Detúvose, comprendiendo que se empantanaba más.

—No traduzca mis palabras, señorito… Por Dios, no saque usted consecuencias de mi poca habilidad para explicarme.

—¿Según eso—preguntó el marqués mirando de hito en hito al capellán—, usted juzga que no hay absolutamente nada censurable? Clarito. ¿Las considera usted
a todas
unas señoritas intachables… perfectísimas… que me convienen para casarme? ¿Eh?

Meditó Julián antes de responder.

—Si usted se empeña en que le descubra cuánto uno tiene en el corazón… francamente, aunque las señoritas son cada una de por sí muy simpáticas, yo, puesto a escoger, no lo niego…, me quedaría con la señorita Marcelina.

—¡Hombre! Es algo bizca… y flaca… Sólo tiene buen pelo y buen genio.

—Señorito, es una alhaja.

—Será como las demás.

—Es como ella sola. Cuando el señorito Gabriel quedó sin mamá de pequeñito, lo cuidó con una formalidad que tenía la gracia del mundo, porque ella no era mucho mayor que él. Una madre no hiciera más. De día, de noche, siempre con el chiquillo en brazos. Le llamaba su hijo: dicen que era un sainete ver aquello. Parece que el peso del chiquillo la rindió y por eso quedó más delicada de salud que las otras. Cuando el hermano marchó al colegio, estuvo malucha. Por eso la ve usted descolorida. Es un ángel, señorito. Todo se le vuelve aconsejar bien a las hermanas…

—Señal de que lo necesitan—arguyó don Pedro maliciosamente.

—¡Jesús! No puede uno deslizarse… Bien sabe usted que sobre lo bueno está lo mejor, y la señorita Marcelina raya en perfecta. La perfección es dada a pocos. Señorito, la señorita Marcelina, ahí donde usted la ve, se confiesa y comulga tan a menudo, y es tan religiosa, que edifica a la gente.

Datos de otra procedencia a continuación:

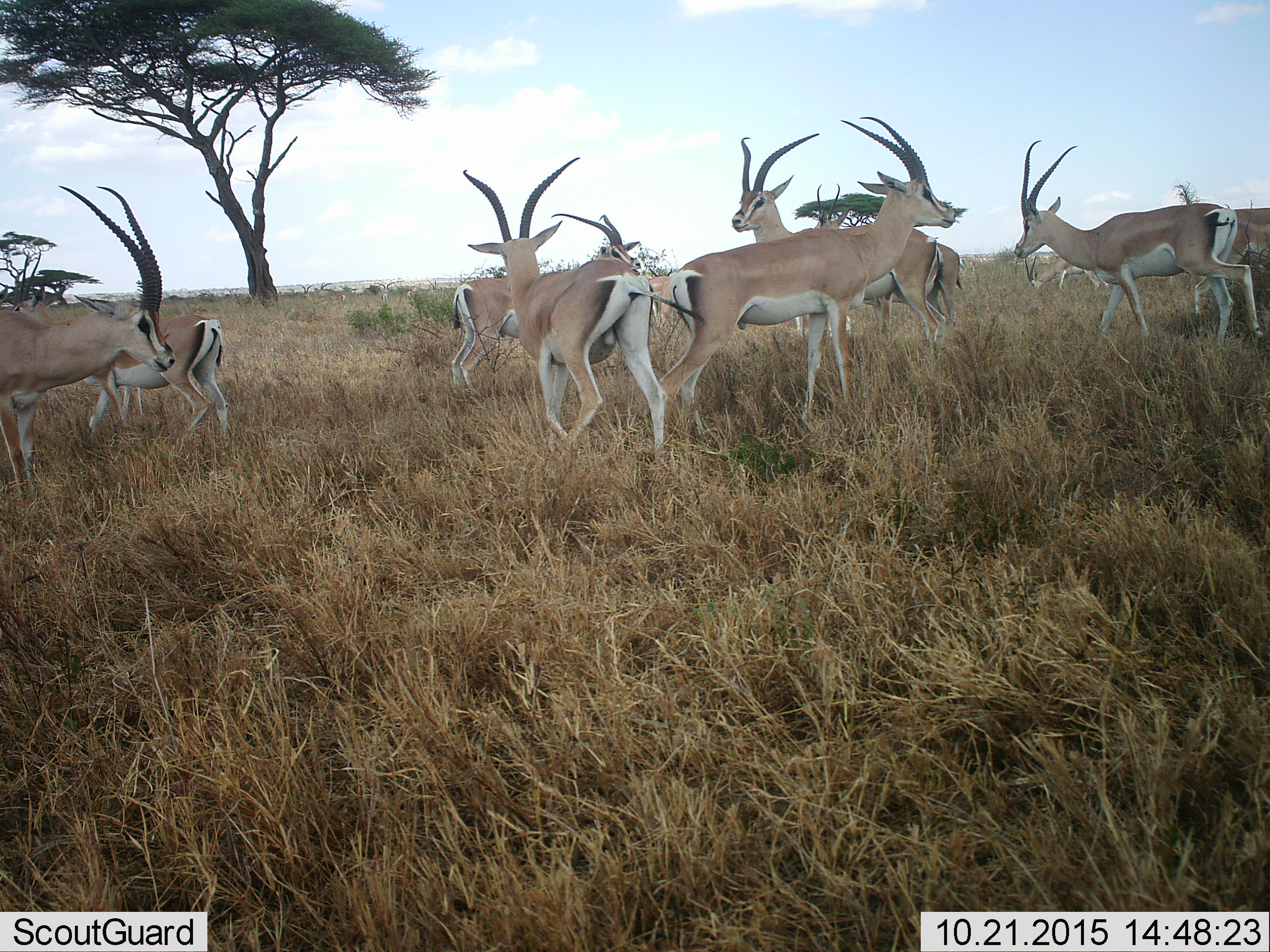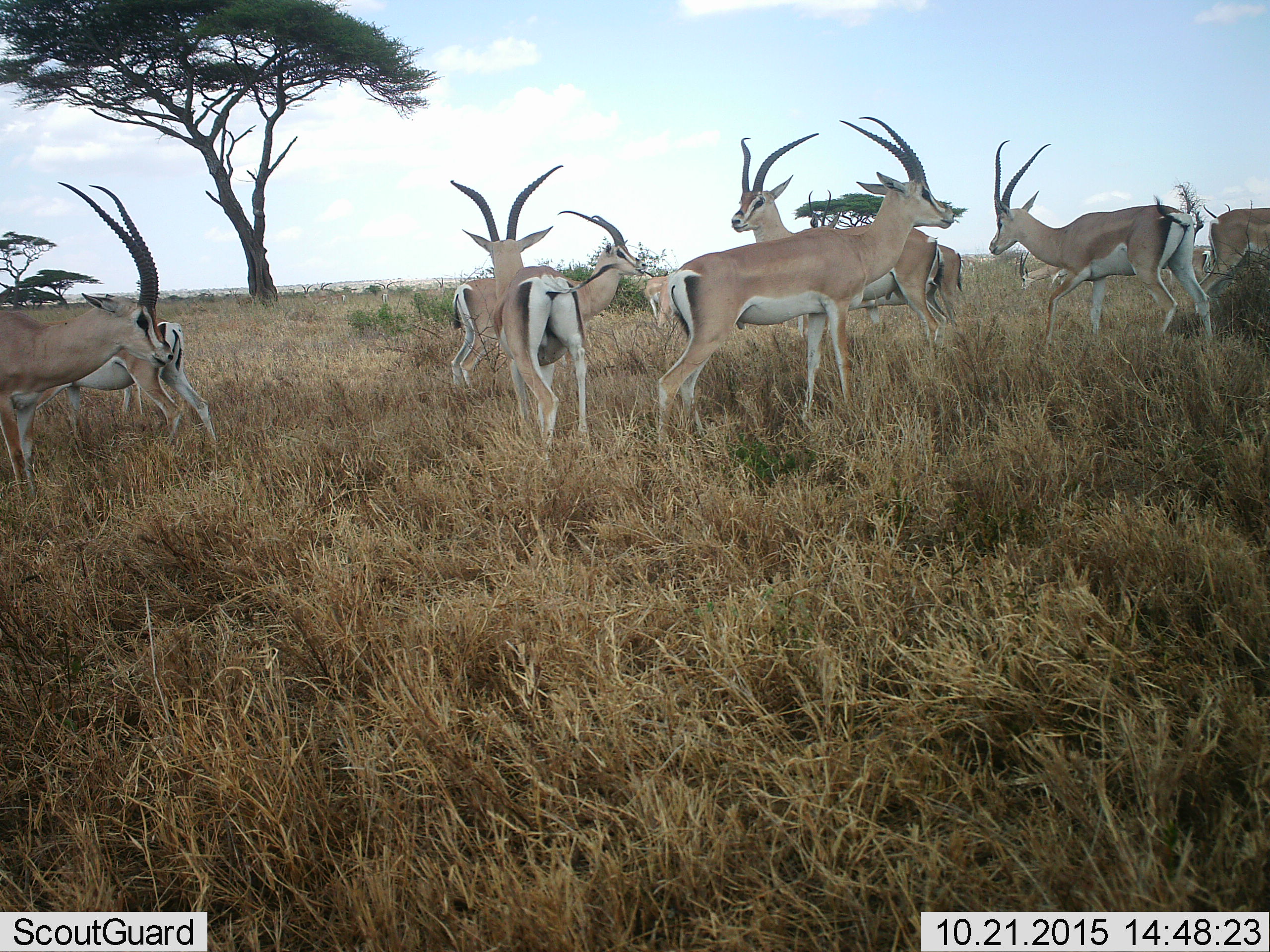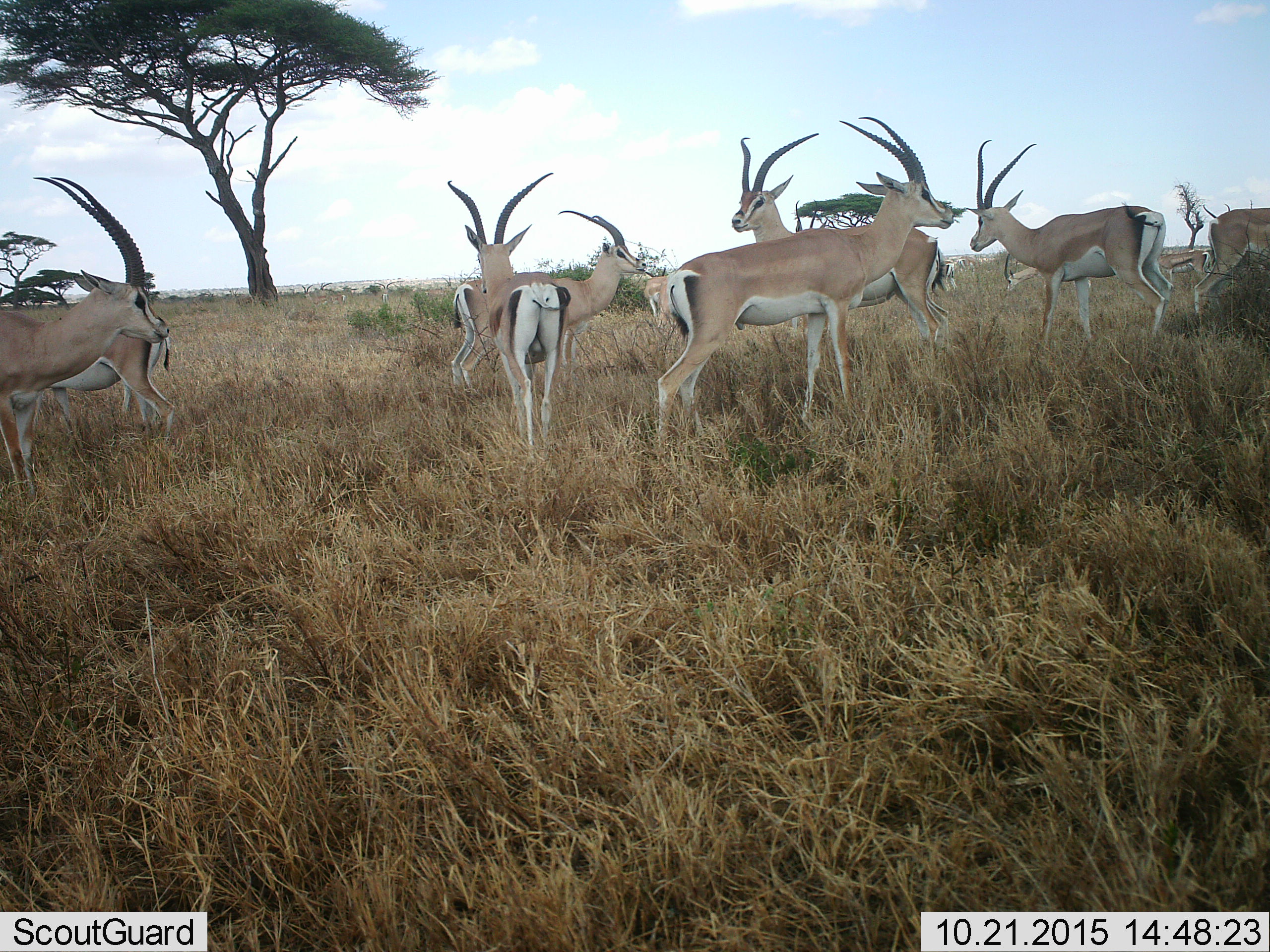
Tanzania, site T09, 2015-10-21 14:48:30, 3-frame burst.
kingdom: Animalia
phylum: Chordata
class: Mammalia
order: Artiodactyla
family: Bovidae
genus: Nanger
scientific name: Nanger granti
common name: grant's gazelle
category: gazellegrants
Gazellegrants (grant's gazelle) (Nanger granti), count 11-50. Behavior (volunteer vote fractions): standing 88%, resting 0%, moving 75%, interacting 0%. Young present (vote fraction): 0%. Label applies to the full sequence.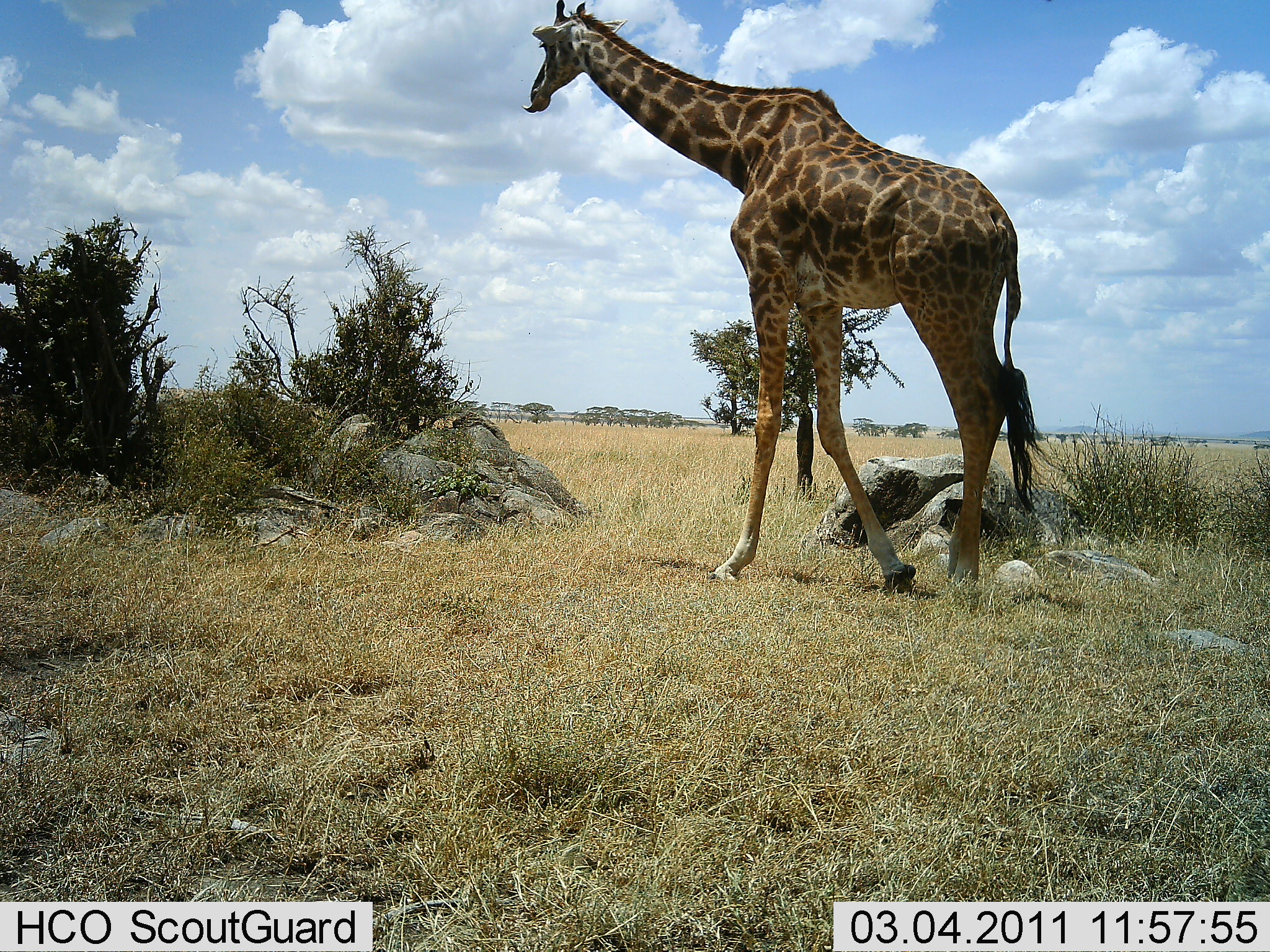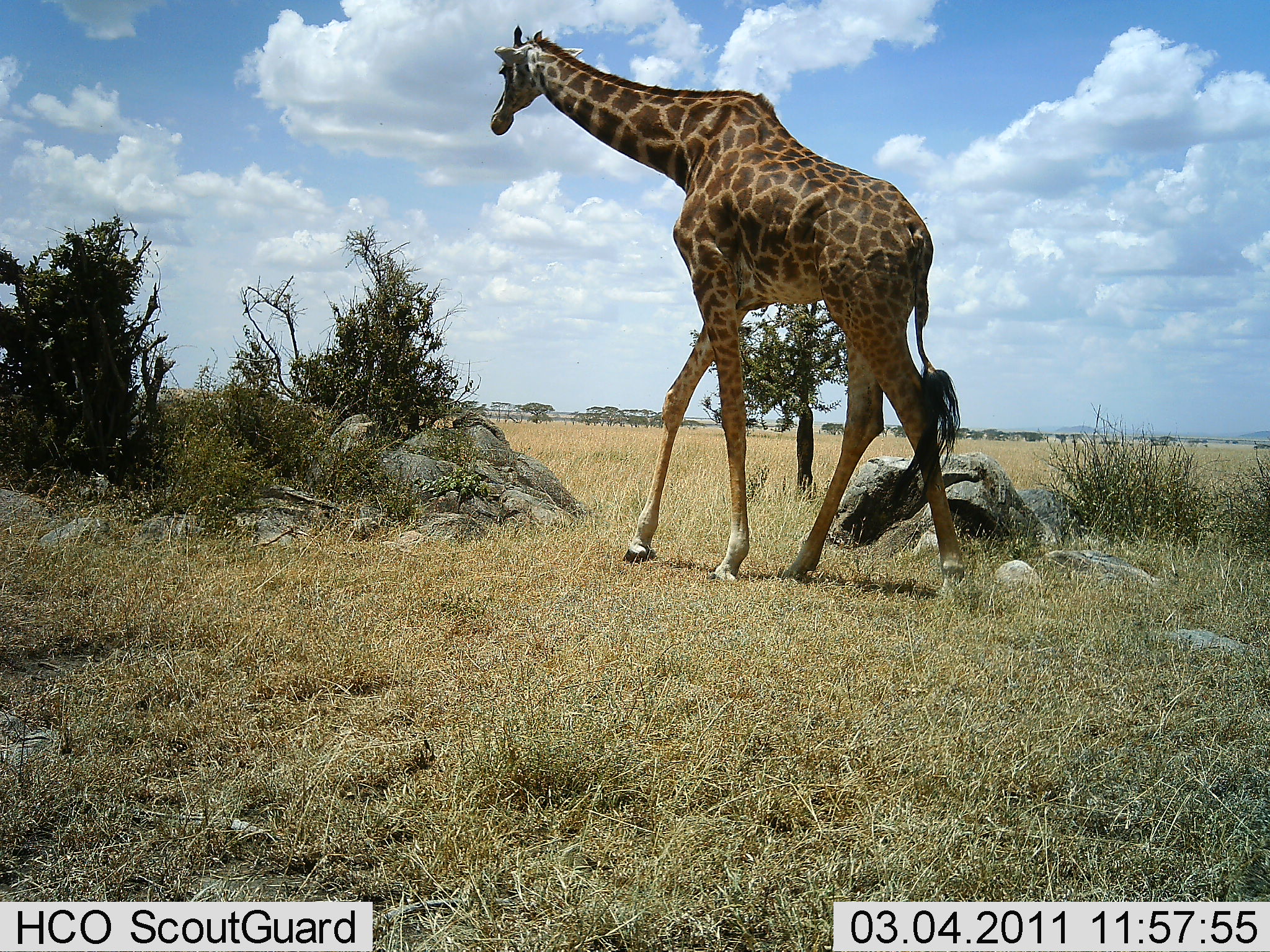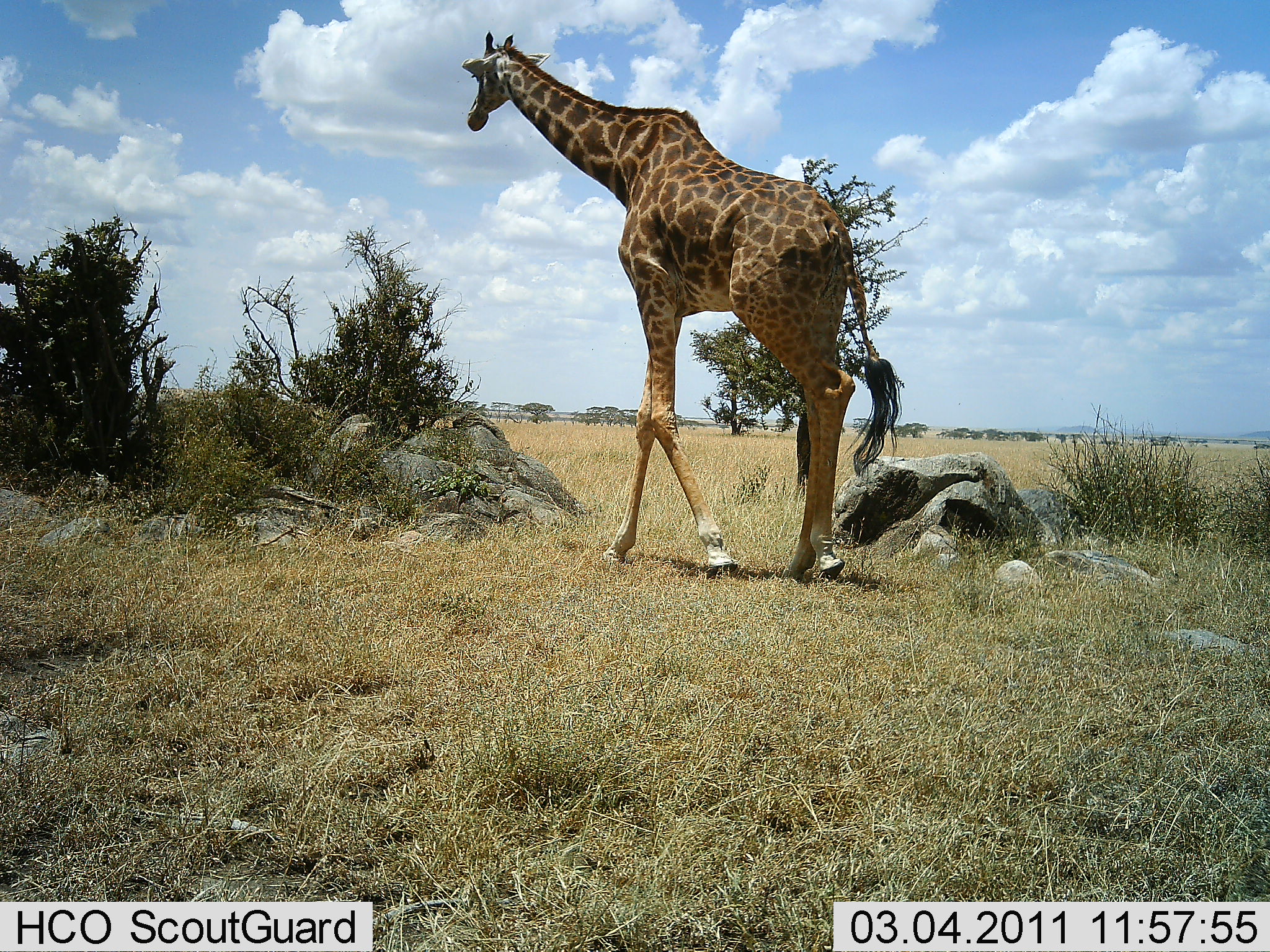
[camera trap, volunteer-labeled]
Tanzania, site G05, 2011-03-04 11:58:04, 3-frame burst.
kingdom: Animalia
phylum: Chordata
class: Mammalia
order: Artiodactyla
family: Giraffidae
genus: Giraffa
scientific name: Giraffa camelopardalis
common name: giraffe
Giraffe (Giraffa camelopardalis), count 1. Behavior (volunteer vote fractions): standing 0%, resting 0%, moving 100%, interacting 0%. Young present (vote fraction): 0%. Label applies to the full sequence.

Quedóse don Pedro reflexionando algún rato, y aseguró después que le agradaba mucho, mucho, la religiosidad en las mujeres; que la conceptuaba indispensable para que fuesen «buenas».

—Con que beatita, ¿eh?—añadió—. Ya tengo por dónde hacerla rabiar.

Y tal fue en efecto el resultado inmediato de aquella conferencia donde, con mejor deseo que diplomacia, había intentado Julián presentar la candidatura de Nucha. Desde entonces el primo gastó con ella bastantes bromas, algunas más pesadas que divertidas. Con placer del niño voluntarioso cuyos dedos entreabren un capullo, gozaba en poner colorada a Nucha, en arañarle la epidermis del alma por medio de chanzas subidas e indiscretas familiaridades que ella rechazaba enérgicamente. Semejante juego mortificaba al capellán tanto como a la chica; las sobremesas eran para él largo suplicio, pues a las anécdotas y cuentos de don Manuel, que versaban siempre sobre materias nada pulcras ni bien olientes (costumbre inveterada en el señor de la Lage), se unían las continuas inconveniencias del primo con la prima. El pobre Julián, con los ojos fijos en el plato, el rubio entrecejo un tanto fruncido, pasaba las de Caín. Imaginábase él que ajar, siquiera fuese en broma, la flor de la modestia virginal era abominable sacrilegio. Por lo que su madre le había contado y por lo que en Nucha veía, la señorita le inspiraba religioso respeto, semejante al que infunde el camarín que contiene una veneranda imagen. Jamás se atrevía a llamarla por el diminutivo, pareciéndole
Nucha
nombre de perro más bien que de persona; y cuando don Pedro se resbalaba a chanzonetas escabrosas, el capellán, juzgando que consolaba a la señorita Marcelina, tomaba asiento a su lado y le hablaba de cosas santas y apacibles, de alguna novena o función de iglesia, a las cuales Nucha asistía con asiduidad.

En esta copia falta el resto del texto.